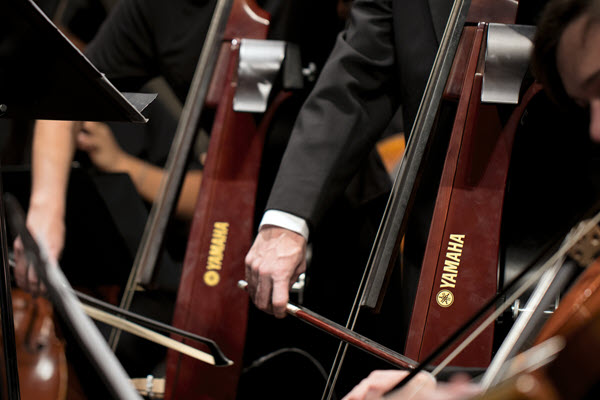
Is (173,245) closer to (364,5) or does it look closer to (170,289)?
(170,289)

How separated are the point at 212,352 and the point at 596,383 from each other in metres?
0.65

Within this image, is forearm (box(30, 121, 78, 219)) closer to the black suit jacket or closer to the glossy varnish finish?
the glossy varnish finish

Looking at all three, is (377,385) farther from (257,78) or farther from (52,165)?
(52,165)

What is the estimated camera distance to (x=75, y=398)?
1.15 metres

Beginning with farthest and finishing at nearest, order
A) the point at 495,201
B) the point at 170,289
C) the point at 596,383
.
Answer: the point at 170,289 < the point at 495,201 < the point at 596,383

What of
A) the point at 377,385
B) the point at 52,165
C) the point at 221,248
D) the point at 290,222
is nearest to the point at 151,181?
the point at 52,165

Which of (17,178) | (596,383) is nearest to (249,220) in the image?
(17,178)

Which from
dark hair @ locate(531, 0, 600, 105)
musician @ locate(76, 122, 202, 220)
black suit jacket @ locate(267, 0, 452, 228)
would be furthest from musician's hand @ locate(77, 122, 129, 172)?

SET PROBLEM: Reproduce the lines above exactly as they appear, leaving out the pictures.

EXPECTED ANSWER:
Is (173,245) closer to (364,5) or does it look closer to (170,289)?
(170,289)

How separated are the point at 212,352 and the point at 596,383 from each other in metres?
0.65

Within this image, is forearm (box(30, 121, 78, 219)) closer to the black suit jacket or closer to the glossy varnish finish?
the glossy varnish finish

Looking at all three, is (377,385) farther from (257,78) or farther from (52,165)?
(52,165)

What is the estimated camera distance to (x=75, y=398)?
1.15 metres

Beginning with farthest and finishing at nearest, order
A) the point at 495,201
B) the point at 170,289
C) the point at 596,383
.
Answer: the point at 170,289 < the point at 495,201 < the point at 596,383

What of
A) the point at 377,385
B) the point at 52,165
C) the point at 221,248
D) the point at 290,222
is nearest to the point at 151,181?
the point at 52,165

Which of (17,178) | (596,383) is nearest to (249,220) in the image?
(17,178)

Which from
dark hair @ locate(531, 0, 600, 105)
musician @ locate(76, 122, 202, 220)
black suit jacket @ locate(267, 0, 452, 228)
would be furthest from musician's hand @ locate(77, 122, 129, 172)?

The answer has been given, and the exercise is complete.